Anterior Capsule Management
M. Edward Wilson
Rupal H. Trivedi
Anterior capsulotomy, specifically a continuous curvilinear capsulorhexis (CCC), is notoriously difficult in infants and young children because of the extreme elasticity of the anterior capsule, positive vitreous pressure, and at times, poor dilatation of the pupil.1,2 The availability of better operating microscopes and microsurgical instruments combined with higher-viscosity ophthalmic viscosurgical devices (OVDs) is helpful, but the creation of an intact capsulorhexis in infants remains a challenge. Unique characteristics of the anterior capsule in children have created the need for variations in techniques used for anterior capsulotomy in adult eyes. A surgeon who applies adult anterior capsule maneuvers to the pediatric anterior capsule may be surprised and disappointed at the outcomes. This is especially true in infant eyes. This unpredictability has led researchers and surgeons to use alternative methods to open the anterior capsule in children.3,4,5,6,7,8,9,10,11 The desired end result of any alternative is the consistent achievement of a continuous curvilinear anterior capsulotomy of a desired size and shape, centered on the visual axis.

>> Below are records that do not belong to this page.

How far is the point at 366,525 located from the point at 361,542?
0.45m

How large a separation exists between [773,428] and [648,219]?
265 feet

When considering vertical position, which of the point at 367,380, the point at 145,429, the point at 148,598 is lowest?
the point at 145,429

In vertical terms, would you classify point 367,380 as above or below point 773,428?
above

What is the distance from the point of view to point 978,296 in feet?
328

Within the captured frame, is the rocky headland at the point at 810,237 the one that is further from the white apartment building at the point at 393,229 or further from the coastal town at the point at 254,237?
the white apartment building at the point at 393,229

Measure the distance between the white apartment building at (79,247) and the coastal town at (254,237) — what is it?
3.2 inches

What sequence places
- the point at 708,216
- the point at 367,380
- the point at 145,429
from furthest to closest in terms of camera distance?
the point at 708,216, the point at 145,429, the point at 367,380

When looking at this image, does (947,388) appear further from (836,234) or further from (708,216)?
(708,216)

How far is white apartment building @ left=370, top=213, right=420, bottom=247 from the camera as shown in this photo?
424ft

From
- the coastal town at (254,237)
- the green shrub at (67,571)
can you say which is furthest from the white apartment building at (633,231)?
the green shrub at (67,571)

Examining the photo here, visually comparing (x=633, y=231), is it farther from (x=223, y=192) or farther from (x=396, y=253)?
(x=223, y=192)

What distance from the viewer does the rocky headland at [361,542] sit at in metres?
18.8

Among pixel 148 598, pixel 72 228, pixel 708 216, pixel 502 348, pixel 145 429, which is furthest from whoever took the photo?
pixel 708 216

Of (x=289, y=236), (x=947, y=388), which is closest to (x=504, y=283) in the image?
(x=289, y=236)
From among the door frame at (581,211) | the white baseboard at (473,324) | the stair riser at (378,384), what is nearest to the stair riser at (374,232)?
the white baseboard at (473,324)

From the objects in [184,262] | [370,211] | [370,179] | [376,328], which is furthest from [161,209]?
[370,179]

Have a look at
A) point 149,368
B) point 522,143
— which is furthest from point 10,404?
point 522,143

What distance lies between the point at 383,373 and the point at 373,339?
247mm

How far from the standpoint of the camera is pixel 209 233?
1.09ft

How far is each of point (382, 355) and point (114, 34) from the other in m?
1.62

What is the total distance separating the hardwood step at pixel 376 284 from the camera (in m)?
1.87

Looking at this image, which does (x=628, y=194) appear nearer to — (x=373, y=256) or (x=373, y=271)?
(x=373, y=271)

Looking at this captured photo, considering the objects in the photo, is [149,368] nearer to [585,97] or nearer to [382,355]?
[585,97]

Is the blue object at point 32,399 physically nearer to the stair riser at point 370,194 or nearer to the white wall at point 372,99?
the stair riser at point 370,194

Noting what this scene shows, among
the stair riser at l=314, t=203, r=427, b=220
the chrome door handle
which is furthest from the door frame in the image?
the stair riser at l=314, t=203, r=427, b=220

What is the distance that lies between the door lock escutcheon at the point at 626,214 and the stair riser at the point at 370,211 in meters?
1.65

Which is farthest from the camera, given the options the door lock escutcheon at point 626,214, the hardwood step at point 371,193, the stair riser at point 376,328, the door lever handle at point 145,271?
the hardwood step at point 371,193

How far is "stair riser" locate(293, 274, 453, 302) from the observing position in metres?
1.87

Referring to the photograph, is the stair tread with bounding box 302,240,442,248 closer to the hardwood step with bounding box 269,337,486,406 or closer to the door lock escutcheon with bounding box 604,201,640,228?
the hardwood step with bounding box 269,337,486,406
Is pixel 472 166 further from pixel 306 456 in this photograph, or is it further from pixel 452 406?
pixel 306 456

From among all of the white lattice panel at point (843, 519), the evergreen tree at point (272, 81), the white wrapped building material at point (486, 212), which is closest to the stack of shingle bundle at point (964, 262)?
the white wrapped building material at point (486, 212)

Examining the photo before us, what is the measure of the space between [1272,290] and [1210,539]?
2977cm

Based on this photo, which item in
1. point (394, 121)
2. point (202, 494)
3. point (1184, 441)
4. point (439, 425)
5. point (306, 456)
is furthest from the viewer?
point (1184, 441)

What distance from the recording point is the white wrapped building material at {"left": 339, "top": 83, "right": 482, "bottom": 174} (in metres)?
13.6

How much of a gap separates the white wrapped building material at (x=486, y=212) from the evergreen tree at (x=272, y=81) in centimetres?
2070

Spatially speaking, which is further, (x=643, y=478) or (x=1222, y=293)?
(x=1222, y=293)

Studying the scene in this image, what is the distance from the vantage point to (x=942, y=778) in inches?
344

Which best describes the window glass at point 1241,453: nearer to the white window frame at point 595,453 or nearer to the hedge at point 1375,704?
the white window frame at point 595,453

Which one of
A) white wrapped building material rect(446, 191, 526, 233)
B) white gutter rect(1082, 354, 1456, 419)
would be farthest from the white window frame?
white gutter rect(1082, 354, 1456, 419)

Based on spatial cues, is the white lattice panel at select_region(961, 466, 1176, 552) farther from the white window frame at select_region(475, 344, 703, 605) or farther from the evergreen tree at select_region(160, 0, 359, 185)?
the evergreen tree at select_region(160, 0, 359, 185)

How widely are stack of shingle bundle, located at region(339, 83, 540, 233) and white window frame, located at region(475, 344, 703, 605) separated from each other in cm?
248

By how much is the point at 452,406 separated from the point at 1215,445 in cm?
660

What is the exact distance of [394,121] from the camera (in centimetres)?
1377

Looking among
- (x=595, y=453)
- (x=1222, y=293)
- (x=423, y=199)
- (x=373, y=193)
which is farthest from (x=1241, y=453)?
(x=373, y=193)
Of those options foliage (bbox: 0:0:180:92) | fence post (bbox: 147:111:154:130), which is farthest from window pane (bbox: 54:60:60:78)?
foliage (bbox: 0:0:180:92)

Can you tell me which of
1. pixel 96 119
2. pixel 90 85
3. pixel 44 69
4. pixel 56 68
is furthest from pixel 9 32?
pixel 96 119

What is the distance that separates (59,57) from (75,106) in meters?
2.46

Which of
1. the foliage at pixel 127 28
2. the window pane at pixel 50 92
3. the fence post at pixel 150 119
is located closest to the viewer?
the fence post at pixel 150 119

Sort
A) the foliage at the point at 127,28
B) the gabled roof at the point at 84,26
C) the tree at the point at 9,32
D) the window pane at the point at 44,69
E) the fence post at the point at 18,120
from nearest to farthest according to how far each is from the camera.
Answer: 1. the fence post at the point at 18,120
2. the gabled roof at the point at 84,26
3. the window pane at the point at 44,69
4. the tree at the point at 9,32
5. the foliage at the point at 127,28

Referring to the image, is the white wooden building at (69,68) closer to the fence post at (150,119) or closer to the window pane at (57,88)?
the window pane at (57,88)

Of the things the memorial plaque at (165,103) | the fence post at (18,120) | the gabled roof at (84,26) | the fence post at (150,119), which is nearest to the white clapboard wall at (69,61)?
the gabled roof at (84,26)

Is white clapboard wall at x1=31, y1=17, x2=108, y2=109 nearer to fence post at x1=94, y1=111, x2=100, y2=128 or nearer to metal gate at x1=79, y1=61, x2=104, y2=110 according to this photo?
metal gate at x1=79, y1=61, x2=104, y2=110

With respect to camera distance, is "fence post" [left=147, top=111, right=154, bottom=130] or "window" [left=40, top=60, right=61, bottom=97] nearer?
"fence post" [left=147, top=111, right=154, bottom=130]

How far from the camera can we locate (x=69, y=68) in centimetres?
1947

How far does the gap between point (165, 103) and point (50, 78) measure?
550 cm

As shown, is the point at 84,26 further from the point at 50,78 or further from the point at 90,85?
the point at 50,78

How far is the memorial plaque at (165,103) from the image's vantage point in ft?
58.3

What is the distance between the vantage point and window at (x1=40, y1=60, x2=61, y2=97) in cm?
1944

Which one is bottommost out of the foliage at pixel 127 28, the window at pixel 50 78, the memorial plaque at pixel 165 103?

In addition, the capsule opening should be smooth and strong with no tags, tears, or right-angled edges. Prior to the late 1980s, the strength and size of the capsulotomy was of little concern in pediatric eyes. In fact, when the vitrector was introduced as an instrument to remove pediatric cataracts, the entire lens capsule was often removed—even the capsular equator—to assure that secondary closure of the capsulotomy did not occur.
The current widespread acceptance of intraocular lens (IOL) implantation in the pediatric eye has created the need for an opening in the anterior capsule that can be made to a specific size and shape and with an edge that can withstand the stress of implantation maneuvers. An intact anterior capsulotomy supports all the subsequent steps of lens aspiration and IOL implantation. Anterior capsulotomy techniques have evolved in pediatric cataract surgery. Adult techniques have been modified, and some uniquely pediatric techniques have been developed. For surgeons experienced in adult procedures, the pediatric anterior capsulotomy is often mentioned as the operative step requiring the most adjustment from the adult routine. Wilson detailed the evolution of pediatric capsulotomy and compared various capsulotomy options (using clinical, cadaveric, and porcine data and including scanning electron microscopy [SEM]) in a thesis submitted as partial requirement for membership in the American Ophthalmological Society.2
CHARACTERISTICS OF THE PEDIATRIC ANTERIOR CAPSULE
The anterior capsule is thinnest at birth, increasing in thickness with age until approximately age 75 years.12 Seland13 described the neonatal anterior lens capsule as uniform and approximately 4 mm in thickness. By old age, the capsule had increased to 20 to 25 mm centrally and 30 mm near the lens equator.13 Krag et al.12 analyzed 67 human eyes from age 7 months to 98 years and found that anterior capsule thickness increased from 11 to 33 mm. The association of thickness with age fit a straight line from birth to age 75 years, after which it changed slope and thinned slightly.12 In conjunction with these anatomic changes, the anterior capsule’s biomechanical properties are also altered with age.
The young anterior lens capsule is strong and very elastic. The elderly anterior lens capsule is, by comparison, weak and inelastic. Krag et al.12 found that anterior lens capsule extensibility was maximal in infancy and decreased about 0.5% per year throughout life (measured range, 108% to 40%). Aging of the human anterior lens capsule leads to a progressive loss of mechanical strength. Overall tensile strength decreases by a factor of five during the life span, and the extensibility decreases by at least a factor of two. In surgery, the young capsule is highly elastic and difficult to puncture. Much more force is required before tearing begins. In contrast, the capsule of the elderly is much less extensible, easier to open, and tears with much less force. These differences between the adult and child must be understood and accounted for when planning for surgery on the pediatric lens.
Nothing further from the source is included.